TASK TO CARRY OUT ▸
Reproduce the material between the line holding "Is dark green foliage at" and the line holding "2.62 metres", inclusive, leaving out the pictures.

GIVEN RECORDS ▸
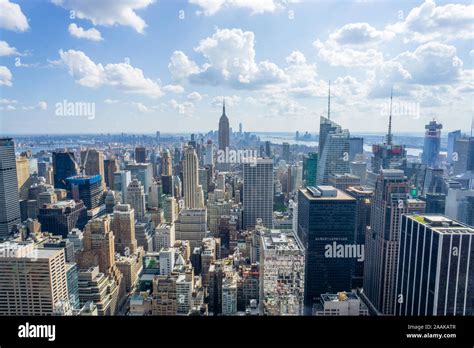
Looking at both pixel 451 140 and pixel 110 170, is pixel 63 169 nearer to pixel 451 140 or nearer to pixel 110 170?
pixel 110 170

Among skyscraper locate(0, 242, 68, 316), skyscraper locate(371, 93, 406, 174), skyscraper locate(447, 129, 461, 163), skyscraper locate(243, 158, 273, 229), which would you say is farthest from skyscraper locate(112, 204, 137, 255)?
skyscraper locate(447, 129, 461, 163)

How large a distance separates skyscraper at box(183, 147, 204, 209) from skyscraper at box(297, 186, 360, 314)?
3.47 meters

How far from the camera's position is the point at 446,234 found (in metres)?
3.57

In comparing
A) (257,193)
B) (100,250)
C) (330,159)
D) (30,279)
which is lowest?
(100,250)

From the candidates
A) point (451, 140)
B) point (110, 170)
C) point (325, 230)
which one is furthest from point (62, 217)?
point (451, 140)

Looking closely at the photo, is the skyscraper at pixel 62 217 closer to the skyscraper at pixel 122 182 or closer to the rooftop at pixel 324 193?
the skyscraper at pixel 122 182

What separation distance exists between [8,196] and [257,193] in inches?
205

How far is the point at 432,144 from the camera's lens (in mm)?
4281

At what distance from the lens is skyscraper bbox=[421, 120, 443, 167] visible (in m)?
3.43

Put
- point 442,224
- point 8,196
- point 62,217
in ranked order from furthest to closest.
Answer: point 62,217 < point 8,196 < point 442,224
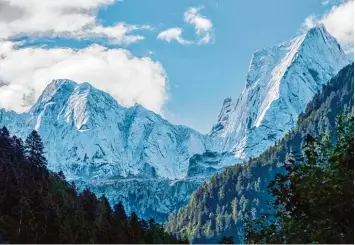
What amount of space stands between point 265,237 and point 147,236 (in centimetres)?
4997

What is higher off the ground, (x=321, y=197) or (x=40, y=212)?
(x=40, y=212)

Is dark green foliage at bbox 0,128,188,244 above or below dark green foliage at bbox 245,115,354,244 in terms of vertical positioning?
above

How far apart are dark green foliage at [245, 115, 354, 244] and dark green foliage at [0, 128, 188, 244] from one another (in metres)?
20.5

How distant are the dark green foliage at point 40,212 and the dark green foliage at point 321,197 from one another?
20515 millimetres

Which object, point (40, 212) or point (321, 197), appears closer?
point (321, 197)

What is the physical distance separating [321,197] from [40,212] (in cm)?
4068

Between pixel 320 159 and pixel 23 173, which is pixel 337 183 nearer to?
pixel 320 159

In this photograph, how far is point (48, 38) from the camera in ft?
72.1

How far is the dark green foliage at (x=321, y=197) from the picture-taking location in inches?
701

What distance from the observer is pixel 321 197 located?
18891mm

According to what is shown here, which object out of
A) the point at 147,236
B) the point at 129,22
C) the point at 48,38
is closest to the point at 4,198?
the point at 147,236

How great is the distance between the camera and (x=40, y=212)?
55812mm

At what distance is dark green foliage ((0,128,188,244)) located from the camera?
47.4 meters

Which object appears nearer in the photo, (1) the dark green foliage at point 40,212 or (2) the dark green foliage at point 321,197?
(2) the dark green foliage at point 321,197
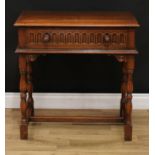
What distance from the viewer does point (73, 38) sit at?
2.37 meters

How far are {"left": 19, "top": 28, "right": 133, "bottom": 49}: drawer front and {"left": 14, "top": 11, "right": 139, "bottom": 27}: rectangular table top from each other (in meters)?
0.04

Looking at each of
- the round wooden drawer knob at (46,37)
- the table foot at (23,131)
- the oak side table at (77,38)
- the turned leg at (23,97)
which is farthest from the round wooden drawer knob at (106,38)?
the table foot at (23,131)

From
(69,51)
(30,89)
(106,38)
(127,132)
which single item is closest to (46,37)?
(69,51)

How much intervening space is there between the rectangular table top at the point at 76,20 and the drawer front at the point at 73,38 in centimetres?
4

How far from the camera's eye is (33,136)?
2.62 metres

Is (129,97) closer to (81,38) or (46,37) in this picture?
(81,38)

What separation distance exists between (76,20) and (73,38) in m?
0.13

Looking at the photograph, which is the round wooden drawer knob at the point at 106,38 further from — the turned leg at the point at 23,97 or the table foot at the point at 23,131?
the table foot at the point at 23,131

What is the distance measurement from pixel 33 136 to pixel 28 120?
132 mm

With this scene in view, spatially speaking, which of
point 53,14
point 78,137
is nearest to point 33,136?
point 78,137

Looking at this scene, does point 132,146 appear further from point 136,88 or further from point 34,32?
point 34,32

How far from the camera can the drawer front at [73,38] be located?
2.36 m

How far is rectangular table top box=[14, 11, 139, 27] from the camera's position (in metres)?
2.34
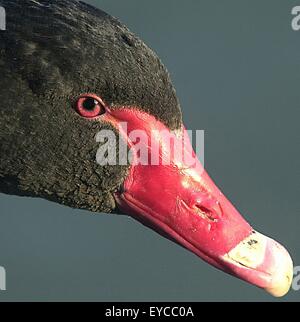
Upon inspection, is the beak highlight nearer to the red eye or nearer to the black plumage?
the black plumage

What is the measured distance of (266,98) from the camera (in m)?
8.88

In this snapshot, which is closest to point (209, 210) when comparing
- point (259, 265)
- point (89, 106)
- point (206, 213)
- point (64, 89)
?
point (206, 213)

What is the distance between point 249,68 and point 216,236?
5.19m

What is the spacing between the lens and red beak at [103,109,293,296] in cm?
391

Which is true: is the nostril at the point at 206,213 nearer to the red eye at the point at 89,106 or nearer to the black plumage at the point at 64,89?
the black plumage at the point at 64,89

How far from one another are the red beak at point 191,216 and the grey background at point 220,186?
3961 mm

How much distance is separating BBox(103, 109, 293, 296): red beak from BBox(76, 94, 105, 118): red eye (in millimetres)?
93

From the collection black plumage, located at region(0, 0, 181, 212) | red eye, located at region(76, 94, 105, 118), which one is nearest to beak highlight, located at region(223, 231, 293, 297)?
black plumage, located at region(0, 0, 181, 212)

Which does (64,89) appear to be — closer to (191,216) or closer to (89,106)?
(89,106)

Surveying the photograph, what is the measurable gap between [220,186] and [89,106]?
4500 mm

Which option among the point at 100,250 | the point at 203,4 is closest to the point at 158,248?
the point at 100,250

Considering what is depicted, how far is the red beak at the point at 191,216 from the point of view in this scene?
3910 millimetres
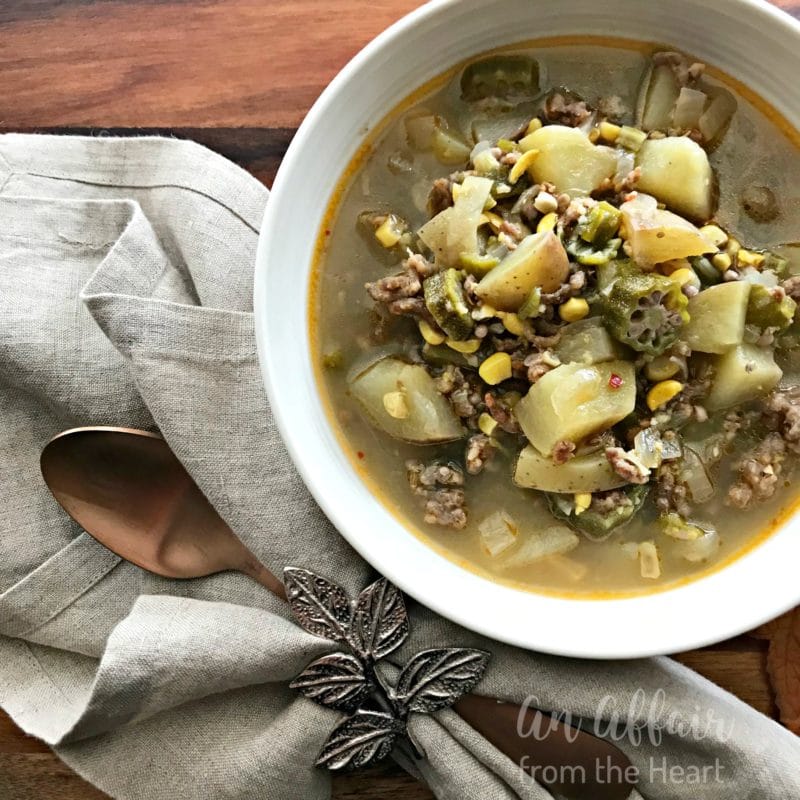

THE SOLUTION ▸
Is dark green foliage at bbox 0,128,188,244 above or below dark green foliage at bbox 245,115,354,244 in terms of vertical positioning?
above

How far apart are dark green foliage at [245, 115, 354, 244] and dark green foliage at [0, 128, 188, 244] from one another (in metres)?
20.5

How distant are the dark green foliage at point 40,212 and the dark green foliage at point 321,197 from one another?
20515 millimetres

Which object, point (40, 212) or point (321, 197), appears closer?
point (321, 197)

What is the physical distance separating [321,197] from [40,212] (in cm)?
4068

Between pixel 320 159 and pixel 23 173, which is pixel 337 183 nearer to?
pixel 320 159

In this photograph, how far is point (48, 38) from the camera in ft?
72.1

How far is the dark green foliage at (x=321, y=197) from the picture-taking location in inches?
701

What distance from the observer is pixel 321 197 located?
18891mm

According to what is shown here, which object out of
A) the point at 147,236
B) the point at 129,22
C) the point at 48,38
is closest to the point at 4,198?
the point at 147,236

How great is the distance between the camera and (x=40, y=212)?
55812mm

At what distance is dark green foliage ((0,128,188,244)) located from the camera?
47.4 meters

Which object appears nearer in the photo, (1) the dark green foliage at point 40,212 or (2) the dark green foliage at point 321,197?
(2) the dark green foliage at point 321,197
What distance from the viewer does point (73, 38) sit at?
2.37 meters

How far are {"left": 19, "top": 28, "right": 133, "bottom": 49}: drawer front and {"left": 14, "top": 11, "right": 139, "bottom": 27}: rectangular table top from each other (in meters)?
0.04

Looking at each of
- the round wooden drawer knob at (46,37)
- the table foot at (23,131)
- the oak side table at (77,38)
- the turned leg at (23,97)
which is farthest from the round wooden drawer knob at (106,38)?
the table foot at (23,131)

From
(69,51)
(30,89)
(106,38)
(127,132)
which single item is closest to (46,37)?
(69,51)

How much intervening space is there between the rectangular table top at the point at 76,20 and the drawer front at the point at 73,38 in centimetres?
4

How far from the camera's eye is (33,136)?
2.62 metres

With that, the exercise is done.